Change a Behavior if You Want to Change a Result

English: A collage of an image modified with 1...

English: A collage of an image modified with 16 different Instagram filters (Photo credit: Wikipedia)

I started 2017 will a couple of posts about reinvention (here and here). Fittingly, Recode published a look into Instagram’s reinvention. The story goes that a few years ago, Instagram was seeing a dip in sharing and engagement on their platform. Driving this change was the mass of brands and celebrities sharing and promoting as much as they can, lowering the quality of friend and family interaction Instagram became known for; the user experience they set out to create with Instagram.

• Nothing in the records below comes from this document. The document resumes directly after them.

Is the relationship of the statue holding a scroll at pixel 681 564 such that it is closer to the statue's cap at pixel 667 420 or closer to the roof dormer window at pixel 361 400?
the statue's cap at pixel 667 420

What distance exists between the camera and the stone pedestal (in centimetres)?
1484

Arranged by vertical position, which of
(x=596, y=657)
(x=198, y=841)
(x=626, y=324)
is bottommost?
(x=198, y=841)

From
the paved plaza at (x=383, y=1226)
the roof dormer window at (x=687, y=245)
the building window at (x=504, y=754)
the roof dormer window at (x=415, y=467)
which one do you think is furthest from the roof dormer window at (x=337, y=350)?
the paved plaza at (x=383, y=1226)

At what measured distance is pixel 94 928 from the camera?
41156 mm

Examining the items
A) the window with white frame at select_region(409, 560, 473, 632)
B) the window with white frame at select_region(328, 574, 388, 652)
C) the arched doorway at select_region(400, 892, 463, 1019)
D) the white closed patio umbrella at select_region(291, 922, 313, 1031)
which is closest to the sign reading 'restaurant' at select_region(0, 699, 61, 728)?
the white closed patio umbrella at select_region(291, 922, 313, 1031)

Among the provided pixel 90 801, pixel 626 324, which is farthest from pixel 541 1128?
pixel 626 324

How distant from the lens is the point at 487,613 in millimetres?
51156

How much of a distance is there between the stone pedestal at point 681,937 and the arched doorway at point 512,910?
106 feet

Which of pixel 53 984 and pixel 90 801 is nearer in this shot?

To counter this challenge, Instagram co-founder and CEO, Kevin Systrom, decided to take matters into his own hands to catalyze change. It all started with questioning assumptions:

“[There was] a change in philosophy internally of not being too precious about what got us here,” Systrom explained. “I learned a lesson from watching other companies who held onto things too long. If you look at the history of companies that have succeeded and the ones that have failed, there’s a pretty clear pattern that the ones that have succeeded typically morph every couple of years into something new. And that change is fairly uncomfortable.”

Change is hard because something is always left behind

Change and innovation is about subtraction, you have to lose in order to gain. More importantly, working to prevent change makes you an obstacle, not a leader.

There are various reasons why people resist new technologies, the main one is loss aversion. Similarly, leaders and their organizations resist change because they’re afraid of losing what got them to their present point.

Fear of losing is such a deep trigger that risk-averse leaders ask, “what will we lose if this doesn’t work?” Bold leaders, on the other hand, ask, “what will we lose if we don’t change?”

The distinction is clear: Smart leaders reframe change as an opportunity.

And an opportunity it is, because change is the only constant; especially in a world where technology is transforming every industry. Challenging startups understand this intuitively, because they don’t start their journey from a “nothing to lose, everything to gain” mindset.

Framing change as an opportunity changes your potential results, because it forces you to shift your perspective and change your behavior. The leaders, and organizations, best suited to changing themselves are learners; they question assumptions and challenge the status quo.

Bottom line: Changing before you have to is the real challenge of leadership. Smart and innovative leaders, the ones that morph themselves and their organizations, do so by understanding that what got you here won’t get you there, facing the facts and challenging assumptions.